IPM-NUS Workshop on Analysis and Application of Protein Interaction Networks
Shahid Beheshti University
17 & 18 November 2008

Full program of the workshop / A ppt about the School of Computing at NUS.

I gave several invited talks and a tutorial at the workshop above. Here are the details...

Talk A: Increasing Confidence of Protein-Protein Interactomes

High-throughput experimental methods, such as yeast-two-hybrid and phage display, have fairly high levels of false positives (and false negatives). Thus the list of protein-protein interactions detected by such experiments would need additional wet laboratory validation.
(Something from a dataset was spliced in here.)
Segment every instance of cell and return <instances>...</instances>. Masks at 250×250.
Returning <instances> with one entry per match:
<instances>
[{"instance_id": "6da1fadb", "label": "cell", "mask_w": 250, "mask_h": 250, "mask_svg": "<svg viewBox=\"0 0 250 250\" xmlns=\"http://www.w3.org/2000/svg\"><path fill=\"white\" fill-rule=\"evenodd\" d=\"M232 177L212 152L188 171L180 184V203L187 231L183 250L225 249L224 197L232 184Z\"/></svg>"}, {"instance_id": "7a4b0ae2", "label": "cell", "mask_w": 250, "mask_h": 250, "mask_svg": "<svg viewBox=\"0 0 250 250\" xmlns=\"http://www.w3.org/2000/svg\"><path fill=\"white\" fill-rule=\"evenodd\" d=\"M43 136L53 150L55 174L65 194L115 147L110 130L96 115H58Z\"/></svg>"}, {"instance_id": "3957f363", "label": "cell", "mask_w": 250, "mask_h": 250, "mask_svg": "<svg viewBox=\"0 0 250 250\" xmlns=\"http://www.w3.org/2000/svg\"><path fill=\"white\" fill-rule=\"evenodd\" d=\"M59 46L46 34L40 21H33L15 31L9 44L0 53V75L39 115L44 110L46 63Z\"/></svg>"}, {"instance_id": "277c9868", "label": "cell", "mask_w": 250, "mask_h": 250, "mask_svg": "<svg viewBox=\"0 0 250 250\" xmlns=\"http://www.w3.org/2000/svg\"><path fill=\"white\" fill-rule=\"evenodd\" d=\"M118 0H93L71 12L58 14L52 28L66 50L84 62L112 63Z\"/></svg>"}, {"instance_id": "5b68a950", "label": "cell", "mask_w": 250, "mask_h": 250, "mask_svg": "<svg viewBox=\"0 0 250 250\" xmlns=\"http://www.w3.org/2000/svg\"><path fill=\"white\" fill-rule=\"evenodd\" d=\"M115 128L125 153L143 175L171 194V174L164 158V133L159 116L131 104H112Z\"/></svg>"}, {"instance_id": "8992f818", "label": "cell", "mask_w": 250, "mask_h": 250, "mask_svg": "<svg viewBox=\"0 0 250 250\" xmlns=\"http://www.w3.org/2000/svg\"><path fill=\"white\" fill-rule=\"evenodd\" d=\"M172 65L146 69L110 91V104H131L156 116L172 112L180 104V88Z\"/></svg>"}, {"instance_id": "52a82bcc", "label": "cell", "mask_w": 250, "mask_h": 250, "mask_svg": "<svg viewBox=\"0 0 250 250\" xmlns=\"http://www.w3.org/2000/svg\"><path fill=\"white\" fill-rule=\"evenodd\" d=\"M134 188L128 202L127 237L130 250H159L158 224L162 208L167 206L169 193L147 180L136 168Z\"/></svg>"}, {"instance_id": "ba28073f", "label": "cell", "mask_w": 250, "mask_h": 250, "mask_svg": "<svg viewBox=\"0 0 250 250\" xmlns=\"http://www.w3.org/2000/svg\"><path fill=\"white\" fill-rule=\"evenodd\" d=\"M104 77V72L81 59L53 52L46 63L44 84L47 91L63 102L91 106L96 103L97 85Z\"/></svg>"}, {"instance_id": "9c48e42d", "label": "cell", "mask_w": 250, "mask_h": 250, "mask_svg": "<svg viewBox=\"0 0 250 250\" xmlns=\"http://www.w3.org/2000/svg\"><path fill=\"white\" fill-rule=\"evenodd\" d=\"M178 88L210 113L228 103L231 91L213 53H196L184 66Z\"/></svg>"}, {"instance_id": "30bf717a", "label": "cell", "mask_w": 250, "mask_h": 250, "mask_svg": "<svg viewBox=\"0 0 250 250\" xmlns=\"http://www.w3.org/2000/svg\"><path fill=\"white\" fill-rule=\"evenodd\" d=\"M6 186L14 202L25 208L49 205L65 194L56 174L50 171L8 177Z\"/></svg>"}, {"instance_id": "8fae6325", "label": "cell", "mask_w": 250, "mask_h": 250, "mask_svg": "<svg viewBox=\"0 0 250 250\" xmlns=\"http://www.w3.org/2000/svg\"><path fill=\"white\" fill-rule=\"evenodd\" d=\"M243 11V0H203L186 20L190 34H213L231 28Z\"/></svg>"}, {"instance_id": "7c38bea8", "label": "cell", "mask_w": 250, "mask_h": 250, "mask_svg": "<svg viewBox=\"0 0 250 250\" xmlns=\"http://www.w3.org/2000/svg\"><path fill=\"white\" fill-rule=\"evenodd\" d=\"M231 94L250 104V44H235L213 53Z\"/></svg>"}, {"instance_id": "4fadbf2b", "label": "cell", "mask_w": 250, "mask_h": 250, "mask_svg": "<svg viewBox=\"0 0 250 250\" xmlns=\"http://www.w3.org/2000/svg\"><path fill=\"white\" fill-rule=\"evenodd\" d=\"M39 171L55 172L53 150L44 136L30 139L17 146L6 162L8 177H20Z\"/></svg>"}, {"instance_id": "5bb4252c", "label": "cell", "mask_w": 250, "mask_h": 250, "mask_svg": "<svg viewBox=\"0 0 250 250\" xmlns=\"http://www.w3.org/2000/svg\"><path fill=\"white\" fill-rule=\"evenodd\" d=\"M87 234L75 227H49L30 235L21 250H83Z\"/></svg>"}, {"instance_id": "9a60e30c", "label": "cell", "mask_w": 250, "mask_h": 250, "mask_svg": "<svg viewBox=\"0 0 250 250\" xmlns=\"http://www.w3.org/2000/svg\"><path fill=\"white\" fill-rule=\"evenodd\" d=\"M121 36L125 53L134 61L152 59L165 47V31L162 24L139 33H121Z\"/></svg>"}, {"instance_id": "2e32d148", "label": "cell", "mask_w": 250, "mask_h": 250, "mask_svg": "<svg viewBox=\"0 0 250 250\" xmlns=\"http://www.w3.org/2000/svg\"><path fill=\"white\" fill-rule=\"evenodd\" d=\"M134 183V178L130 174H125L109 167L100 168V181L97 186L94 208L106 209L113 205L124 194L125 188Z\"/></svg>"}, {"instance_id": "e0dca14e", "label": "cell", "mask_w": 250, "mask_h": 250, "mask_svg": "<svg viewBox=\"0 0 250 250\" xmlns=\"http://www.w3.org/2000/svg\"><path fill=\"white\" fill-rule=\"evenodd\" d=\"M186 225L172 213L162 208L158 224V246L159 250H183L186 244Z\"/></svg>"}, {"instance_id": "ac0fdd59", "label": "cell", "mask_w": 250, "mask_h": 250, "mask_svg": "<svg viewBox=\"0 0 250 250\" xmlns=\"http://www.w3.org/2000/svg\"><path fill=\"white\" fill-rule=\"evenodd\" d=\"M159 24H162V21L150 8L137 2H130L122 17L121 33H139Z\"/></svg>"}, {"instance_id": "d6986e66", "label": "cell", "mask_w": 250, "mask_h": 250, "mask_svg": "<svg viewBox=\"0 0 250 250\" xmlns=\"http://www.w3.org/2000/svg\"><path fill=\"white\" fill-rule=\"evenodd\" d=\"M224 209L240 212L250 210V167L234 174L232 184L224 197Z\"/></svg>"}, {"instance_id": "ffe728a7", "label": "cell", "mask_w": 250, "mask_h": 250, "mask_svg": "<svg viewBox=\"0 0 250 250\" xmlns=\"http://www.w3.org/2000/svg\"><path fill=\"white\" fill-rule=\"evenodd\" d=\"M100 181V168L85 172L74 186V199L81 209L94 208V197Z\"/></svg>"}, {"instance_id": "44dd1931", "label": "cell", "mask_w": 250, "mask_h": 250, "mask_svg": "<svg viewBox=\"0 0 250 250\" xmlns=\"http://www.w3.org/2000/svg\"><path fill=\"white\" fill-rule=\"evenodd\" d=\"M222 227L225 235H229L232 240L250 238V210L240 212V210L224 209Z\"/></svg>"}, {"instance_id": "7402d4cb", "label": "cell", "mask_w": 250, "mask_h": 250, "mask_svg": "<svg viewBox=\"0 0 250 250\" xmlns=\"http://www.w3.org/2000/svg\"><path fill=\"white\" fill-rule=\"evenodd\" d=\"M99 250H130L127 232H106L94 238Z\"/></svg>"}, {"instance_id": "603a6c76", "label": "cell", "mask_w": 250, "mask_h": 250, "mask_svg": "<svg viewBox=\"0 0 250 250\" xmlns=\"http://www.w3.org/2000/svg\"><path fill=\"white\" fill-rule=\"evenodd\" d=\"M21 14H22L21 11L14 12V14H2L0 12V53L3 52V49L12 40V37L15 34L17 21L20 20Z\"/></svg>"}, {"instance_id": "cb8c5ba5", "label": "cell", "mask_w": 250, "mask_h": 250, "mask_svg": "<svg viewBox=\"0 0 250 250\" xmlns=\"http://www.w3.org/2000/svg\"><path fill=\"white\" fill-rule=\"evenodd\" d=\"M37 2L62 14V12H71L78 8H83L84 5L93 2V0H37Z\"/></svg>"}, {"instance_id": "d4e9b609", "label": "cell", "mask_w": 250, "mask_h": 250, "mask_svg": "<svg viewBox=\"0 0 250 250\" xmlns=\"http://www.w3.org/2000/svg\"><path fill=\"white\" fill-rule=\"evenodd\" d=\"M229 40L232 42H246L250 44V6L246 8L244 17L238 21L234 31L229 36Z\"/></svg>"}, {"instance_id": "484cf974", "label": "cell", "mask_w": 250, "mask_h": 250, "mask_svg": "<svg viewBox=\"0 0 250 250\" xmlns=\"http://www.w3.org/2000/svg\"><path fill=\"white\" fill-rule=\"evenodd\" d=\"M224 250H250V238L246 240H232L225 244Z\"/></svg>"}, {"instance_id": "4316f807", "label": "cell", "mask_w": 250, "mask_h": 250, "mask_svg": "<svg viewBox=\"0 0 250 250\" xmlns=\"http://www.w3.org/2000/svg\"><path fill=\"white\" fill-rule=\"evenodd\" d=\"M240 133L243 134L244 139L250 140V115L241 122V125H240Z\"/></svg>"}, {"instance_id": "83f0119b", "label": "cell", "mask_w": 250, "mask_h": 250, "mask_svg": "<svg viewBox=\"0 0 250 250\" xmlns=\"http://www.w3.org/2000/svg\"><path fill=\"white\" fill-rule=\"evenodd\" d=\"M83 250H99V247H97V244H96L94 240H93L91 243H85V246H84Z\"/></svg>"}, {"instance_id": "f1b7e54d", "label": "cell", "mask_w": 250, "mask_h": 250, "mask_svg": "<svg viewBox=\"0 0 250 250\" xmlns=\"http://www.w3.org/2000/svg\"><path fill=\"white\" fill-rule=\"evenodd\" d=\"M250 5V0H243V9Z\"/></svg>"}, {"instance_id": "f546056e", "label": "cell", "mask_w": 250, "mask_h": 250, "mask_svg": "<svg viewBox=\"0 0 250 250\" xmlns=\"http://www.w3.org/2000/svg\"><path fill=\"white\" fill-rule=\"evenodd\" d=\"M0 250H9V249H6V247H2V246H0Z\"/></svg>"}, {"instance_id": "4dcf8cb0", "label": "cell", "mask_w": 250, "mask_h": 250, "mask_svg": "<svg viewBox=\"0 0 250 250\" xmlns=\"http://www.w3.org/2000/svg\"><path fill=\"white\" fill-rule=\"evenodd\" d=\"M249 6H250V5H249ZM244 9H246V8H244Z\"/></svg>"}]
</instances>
Advances in computational techniques for assessing the reliability of protein-protein interactions detected by such high-throughput methods are reviewed in this talk, with a focus on techniques that rely only on topological information of the protein interaction network derived from such high-throughput experiments.

Talk B: Identifying Protein Complexes from Protein Interactome Maps

Protein complexes are fundamental for understanding principles of cellular organizations. However, most protein interactome maps are still essentially an in vitro scaffold. Further these protein interactome maps contain a significant amount of noise interactions, as well as missing many real interactions. It is thus an important challenge to reliably deduce in vivo protein interactions and to identify membership in the same protein complexes. In this talk, we describe recent progress in computational techniques for protein complex prediction from noisy protein interaction network data.

Talk C: Guilt by Association of Common Interaction Partners

A central problem of computational biology is the inference of the function of a protein. The traditional computational approach to this problem is based on the principle of "guilt by association" of sequence similarity. This approach works for about 40-60% of the proteins in a typical proteome. In this talk, we discuss the inference of function for the other proteins that lack informative sequence similarity to proteins with known function. We present guilt by association of common friends --- that two proteins sharing a large number of common interaction partners are likely to share a common function. Furthermore, we develop a means to exploit this property to effectively assign functions to proteins in the absence of sequence similarity. In order to fully exploit additional information that is available on some proteins, we also develop an efficient powerful information fusion technique to infer protein functions through guilt by association of multiple information types.

Guilt by Association: A Tutorial on Data Mining Techniques for Protein Function Inference

One of the most important problems in computational biology is the reliable assignment of functions to protein sequences. This tutorial on protein function prediction has two objectives. The first objective is to show the attendees the breadth of the many different machine learning and data mining approaches that have been developed for this problem, and also to highlight the golden thread of ``guilt by association'' that runs through all of these alternative approaches. The second objective is to illustrate some of the important interpretational skills that a good bioinformaticist must have in order to properly draw conclusions from the output of such computational algorithms.

Full program of the workshop / A ppt about the School of Computing at NUS.





I also visited the University of Tehran Institute of Biochemistry and Biophysics. Here is the talk I gave there:

Adventures of a Logician-Engineer: A Journey through Logic, Engineering, Medicine, Biology

Whenever a programmer writes a loop, or a mathematician does a proof by induction, an invariant is involved. The discovery and understanding of invariants often underlies problem solving in many domains. I will discuss here my search for powerful invariants over the past decade. My search was/is motivated by a broad spectrum of problems: understanding query languages, engineering data integration systems, optimising disease treatments, recognizing DNA feature sites, and discovering reliable patterns. In the course of my talk, you will discover some of the most powerful and unexpected invariants in logic, engineering, medicine, and biology.